Self-regulation Organization

Plan a Meaningful Project

If your child doesn't already have too many activities

How To Apply It!

  1. When your teen identifies an area of true interest or passion, encourage him to engage in a meaningful long-term project that will require organization and planning.
  2. Let the teen take the lead on exploring an interest for the project. If you want them to truly care about a successful outcome, it needs to be their area of interest, no one else's.
  3. Help the teen identify a specific goal. If it requires too little effort, she won't learn much. If it is too challenging, she might end up discouraged and unsuccessful. Finding a good-fit goal requires careful guidance from an adult who understands the student well.
  4. Agree on an appropriate start date. Starting a project at the beginning of the school year when there are many other stressors might not be a good idea. However, starting during winter break when there is some downtime might be a great way to keep your student motivated through the winter months.
  5. Create a plan. While your teen might say, "I know what I need to do," this is probably the time to be firm. Agree to provide the support she needs, but only if she has a plan you can both agree on. And that plan should be on paper where you can both look at it. The plan could be a checklist with dates, a calendar with milestones highlighted, or an accordion file with tabs marked for the deliverables. As a general rule, paper-based organizational tools work better than digital tools for students with weaker executive function and organization skills.
  6. Let them own the plan. The goal is for your teen to have ownership of the process and feel the accomplishment of completing the work independently. However, adults will want to provide gentle check-ins to ask how things are going and offer appropriate levels of support or encouragement to be sure they are meeting their objectives.
  7. Reflect afterwards. After the project is completed, be sure that your teen reflects on the process and what went well and what might have been disappointing or frustrating. If your teen is sensitive about the outcome, give him an appropriate amount of time before discussing. However, this is an essential step in the growth process so do not skip it or wait too long even if it is not easy.

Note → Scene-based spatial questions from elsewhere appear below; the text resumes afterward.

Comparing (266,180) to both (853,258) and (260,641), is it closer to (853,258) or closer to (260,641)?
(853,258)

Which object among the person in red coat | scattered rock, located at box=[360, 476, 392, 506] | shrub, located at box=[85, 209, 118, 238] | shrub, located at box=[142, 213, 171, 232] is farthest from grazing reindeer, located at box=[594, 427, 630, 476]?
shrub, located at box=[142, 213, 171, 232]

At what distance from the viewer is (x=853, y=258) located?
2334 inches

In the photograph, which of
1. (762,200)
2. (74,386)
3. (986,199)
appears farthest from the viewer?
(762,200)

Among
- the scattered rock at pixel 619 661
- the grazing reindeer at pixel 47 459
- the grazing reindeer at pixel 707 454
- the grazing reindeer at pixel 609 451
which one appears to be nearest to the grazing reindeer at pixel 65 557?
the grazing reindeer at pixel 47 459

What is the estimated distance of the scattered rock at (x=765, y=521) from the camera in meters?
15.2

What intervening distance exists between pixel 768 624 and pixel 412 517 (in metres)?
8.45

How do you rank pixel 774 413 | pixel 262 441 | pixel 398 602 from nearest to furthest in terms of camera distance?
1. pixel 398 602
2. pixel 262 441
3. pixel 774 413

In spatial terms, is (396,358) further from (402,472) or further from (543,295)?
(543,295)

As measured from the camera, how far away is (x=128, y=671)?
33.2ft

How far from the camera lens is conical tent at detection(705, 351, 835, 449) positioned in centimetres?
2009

The Science Of Learning (why It Works)

It is essential that adolescents learn good planning and organization skills before they go off to college. The best way to learn these skills is through meaningful practice. Parents often assume that school projects will help students develop organization and planning skills. However, if the student is not inherently interested in the project, they might simply put in the work needed to get the desired grade. Unfortunately, in those cases, they are often not developing the effective long-term planning skills of having a meaningful objective and developing a plan that will enable them to produce their best work.